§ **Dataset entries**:
::::::

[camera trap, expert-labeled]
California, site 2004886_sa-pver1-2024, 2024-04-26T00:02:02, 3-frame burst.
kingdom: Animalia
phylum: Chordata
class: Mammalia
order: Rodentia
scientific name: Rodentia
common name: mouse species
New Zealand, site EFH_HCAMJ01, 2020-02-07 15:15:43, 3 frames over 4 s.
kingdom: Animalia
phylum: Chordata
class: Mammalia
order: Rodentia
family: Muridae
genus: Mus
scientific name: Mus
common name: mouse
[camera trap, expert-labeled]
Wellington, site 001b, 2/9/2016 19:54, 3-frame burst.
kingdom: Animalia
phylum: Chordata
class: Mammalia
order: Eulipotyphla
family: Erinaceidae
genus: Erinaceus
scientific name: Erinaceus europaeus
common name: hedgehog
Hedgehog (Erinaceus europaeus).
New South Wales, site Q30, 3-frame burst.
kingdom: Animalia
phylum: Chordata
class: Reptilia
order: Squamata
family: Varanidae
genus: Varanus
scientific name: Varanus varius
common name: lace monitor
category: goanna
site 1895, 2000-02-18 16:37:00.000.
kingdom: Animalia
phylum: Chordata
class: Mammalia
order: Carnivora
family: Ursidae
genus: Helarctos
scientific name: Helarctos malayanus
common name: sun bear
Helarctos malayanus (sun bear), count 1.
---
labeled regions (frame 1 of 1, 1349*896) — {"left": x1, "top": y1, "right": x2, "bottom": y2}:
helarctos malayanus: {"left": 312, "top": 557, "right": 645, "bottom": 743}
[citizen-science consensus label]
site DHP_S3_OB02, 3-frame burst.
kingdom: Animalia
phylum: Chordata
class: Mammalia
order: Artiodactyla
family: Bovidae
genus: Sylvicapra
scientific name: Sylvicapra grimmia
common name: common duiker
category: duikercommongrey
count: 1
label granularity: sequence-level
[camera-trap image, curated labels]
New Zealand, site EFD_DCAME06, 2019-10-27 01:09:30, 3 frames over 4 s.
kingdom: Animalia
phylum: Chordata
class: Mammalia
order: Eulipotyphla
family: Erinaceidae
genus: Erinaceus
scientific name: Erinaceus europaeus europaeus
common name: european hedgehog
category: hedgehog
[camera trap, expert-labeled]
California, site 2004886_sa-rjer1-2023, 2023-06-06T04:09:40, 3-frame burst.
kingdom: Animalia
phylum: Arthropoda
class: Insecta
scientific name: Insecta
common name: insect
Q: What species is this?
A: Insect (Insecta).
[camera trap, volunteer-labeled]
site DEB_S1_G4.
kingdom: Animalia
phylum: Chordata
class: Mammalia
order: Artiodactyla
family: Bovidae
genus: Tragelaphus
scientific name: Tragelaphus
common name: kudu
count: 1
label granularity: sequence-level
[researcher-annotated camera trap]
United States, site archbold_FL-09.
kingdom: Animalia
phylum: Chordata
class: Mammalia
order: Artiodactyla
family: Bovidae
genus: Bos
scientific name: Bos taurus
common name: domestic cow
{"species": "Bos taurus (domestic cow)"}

::::::

§ **Aim of the exercise**: Repeat only the stretch of lines that opens with the line containing "order: Carnivora" and closes with the final line of the entries, both included, exactly as written.

§ **The answer**:
order: Carnivora
family: Ursidae
genus: Helarctos
scientific name: Helarctos malayanus
common name: sun bear
Helarctos malayanus (sun bear), count 1.
---
labeled regions (frame 1 of 1, 1349*896) — {"left": x1, "top": y1, "right": x2, "bottom": y2}:
helarctos malayanus: {"left": 312, "top": 557, "right": 645, "bottom": 743}
[citizen-science consensus label]
site DHP_S3_OB02, 3-frame burst.
kingdom: Animalia
phylum: Chordata
class: Mammalia
order: Artiodactyla
family: Bovidae
genus: Sylvicapra
scientific name: Sylvicapra grimmia
common name: common duiker
category: duikercommongrey
count: 1
label granularity: sequence-level
[camera-trap image, curated labels]
New Zealand, site EFD_DCAME06, 2019-10-27 01:09:30, 3 frames over 4 s.
kingdom: Animalia
phylum: Chordata
class: Mammalia
order: Eulipotyphla
family: Erinaceidae
genus: Erinaceus
scientific name: Erinaceus europaeus europaeus
common name: european hedgehog
category: hedgehog
[camera trap, expert-labeled]
California, site 2004886_sa-rjer1-2023, 2023-06-06T04:09:40, 3-frame burst.
kingdom: Animalia
phylum: Arthropoda
class: Insecta
scientific name: Insecta
common name: insect
Q: What species is this?
A: Insect (Insecta).
[camera trap, volunteer-labeled]
site DEB_S1_G4.
kingdom: Animalia
phylum: Chordata
class: Mammalia
order: Artiodactyla
family: Bovidae
genus: Tragelaphus
scientific name: Tragelaphus
common name: kudu
count: 1
label granularity: sequence-level
[researcher-annotated camera trap]
United States, site archbold_FL-09.
kingdom: Animalia
phylum: Chordata
class: Mammalia
order: Artiodactyla
family: Bovidae
genus: Bos
scientific name: Bos taurus
common name: domestic cow
{"species": "Bos taurus (domestic cow)"}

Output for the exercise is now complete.